Wednesday 17 March 2021

Snippets of Downshire Life – World Poetry Day

 

The Pepperstock Hills National Park stretched from the bare, and often barren crags of Oxley Ridge in the North to the dense wooded southern slopes on the fringe of the Finchbottom Vale and from Quarry Hill, and the Pits in the West to Pepperstock Bay in the East.

It is an area of stark contrasts and attracted a variety of visitors.

The quarry hill side of the park to the west, as the name suggests, was heavily Quarried over several hundred years, though more extensively during the industrial revolution, the Quarries had been un-worked for over fifty years and nature had reclaimed them and former pits had become lakes and were very popular with anglers and the sparse shrubbery and woodland made it popular spot with courting couples whereas the northern crags and fells were popular with climbers and more hardy folk.

To the south and east was an extensive tract of magnificent mixed forestry and was rivalled only by the ancient woodland of the Dancingdean Forest.

Renowned Downshire Poet, James Willard and his older brother John were staying at the White Hart pub in the village of Springwater for a few days, it was his brother’s idea, a short break in the Pepperstock Hills, a change of pace and some R&R, but it was John who needed it most as he was a TV News Reader and needed to go somewhere where he might be able to take a walk without being pestered by people want to take a selfie.

James wasn’t particularly sympathetic and paraphrased Oscar Wilde and said “The only thing worse than being asked to take a selfie is not being asked to take a selfie”

 

They were both from the quaint country village of Applesford, with adjoining Cottages which backed on to a quiet stretch of the Downshire Navigation, part of the canal network which ran between Nettlefield in the north, down through Millmoor and the Oakhams to Northchapel, Abbeyvale and then to its most southerly point, Abbottsford, where it again headed north, this time to Childean, Purplemere and Finchbottom where it joined the River Finch.

 

James did sugest that a barge trip would have been eqally relaxing but thankfully he didn’t listen, and that was something that would later on prove to be a very significance decision in their lives, because on their first night at the White Hart they met sisters Eugenia and Maria Marquez, who it turned out were also from Applesford, and the irony of that first meeting was that they asked John if they could have a selfie.

 

The four of them hit it off right from the start and decided as they were all there to enjoy the wonderful scenery they might just as well do it together.
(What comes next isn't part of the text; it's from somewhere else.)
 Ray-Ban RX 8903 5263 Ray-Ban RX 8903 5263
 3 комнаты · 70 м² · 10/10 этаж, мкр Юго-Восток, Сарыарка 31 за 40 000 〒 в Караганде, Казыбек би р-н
So after breakfast the next day they set off and got their first proper look of the delights of the village and its environs and then they climbed up into the foot hills, and everything was proceeding nicely until the weather closed in and they were forced back down to the safety of the White Hart where they remained for the rest of the day and the day after.

 

Perhaps because they were all around the thirty mark the four of them got on well and as a result they had enjoyed their confinement at the White Hart but James in particular enjoyed the time he spent with Maria, the problem was that he struggled to verbalise his thoughts, he would have thought that a Poet at least would have been able to find the words he needed to woo a woman, but apparently not.

 

But the next day the weather was set fare and was forecast to remain so for the rest of the day, so the walk began on the same path they had taken up into the foothills but instead of having to turn back they turned west and followed the path as it climbed high above the valley.

After about an hour following the twisting craggy path they reached a high wooded hill top and followed the path into the wood and welcomed the shelter from the breeze beneath the pine canopy and when they emerged on the other side they were rewarded with the view of the next valley, below.

“Wow” Eugenia said

“That’s impressive” John added

“Distance lends enchantment to the view” Maria said poetically

“Oh, I wouldn’t say that” James said, which surprised her, but when she turned towards him to argue the point she found he had eyes only for her.

“Oh” she exclaimed

 

John and Eugenia said nothing, they just looked at each other and nodded before he took hold of her arm and steered her away quietly back into the woods and when they looked back their younger siblings were kissing.